15 Haziran 2011 Çarşamba

Notlar:

1. Yazının bağlamı sosyal bir laboratuvar olarak düşünülebilir. Anlamlandırabilmek için yazıya başvurmak, bence iyi bir yol. Farklı şekillerde de anlamlandırabiliriz dünyayı, ama yazmanın bazı üstünlükleri var. Yazarak daha iyi anlatabiliyorum kendimi, insanları da daha iyi anlayabilmeyi umuyorum.

Anlatmak istediğim sıradan bir şey değilse sıradan olmayan bir karakter yaratıp onun üzerinden varsayımlar oluşturarak gerçekleşme olasılığı yüksek bazı olaylar ve durumlar yaratmaya çalışıabilirim. Sözcük haznem olduğu gibi karakter haznem de vardır ve anlattıklarım havada kalmasın diye bu karakterlerden düşündüklerimi gerçekleştirmeye en yakın olan karakteri seçerim. O karakterlerden yoksa (bu çok zor bir ihtimal olmalı aslında, sadece edebiyatta bile benim düşündüklerimin karşılığını yerine getirebilecek karakterler oldukça fazla ama ben bunları bulamamışsam bunun sorumluluğunu kendime yüklerim.) oturup kendim oluşturacağım bazı şeyleri. Bunu yapmak çok zor ve inanılmaz eğlenceli.
------------------------------------------------
> _Görevler_
1 - Alıntıya göre yazının bağlamı ne olarak düşünülebilir?
2 - Alıntıda "1. Yazının bağlamı" ile başlayıp "iyi anlayabilmeyi umuyorum." sözcüklerine kadar uzanan bölümü hiçbir değişiklik yapmadan yazdır.

> _Kaynak malzeme_
------------------------------------------------
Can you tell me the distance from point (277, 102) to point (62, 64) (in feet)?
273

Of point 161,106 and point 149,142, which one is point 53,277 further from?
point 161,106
------------------------------------------------
> _Görev çözümleri_
1 - Sosyal bir laboratuvar olarak.

2 -
1. Yazının bağlamı sosyal bir laboratuvar olarak düşünülebilir. Anlamlandırabilmek için yazıya başvurmak, bence iyi bir yol. Farklı şekillerde de anlamlandırabiliriz dünyayı, ama yazmanın bazı üstünlükleri var. Yazarak daha iyi anlatabiliyorum kendimi, insanları da daha iyi anlayabilmeyi umuyorum.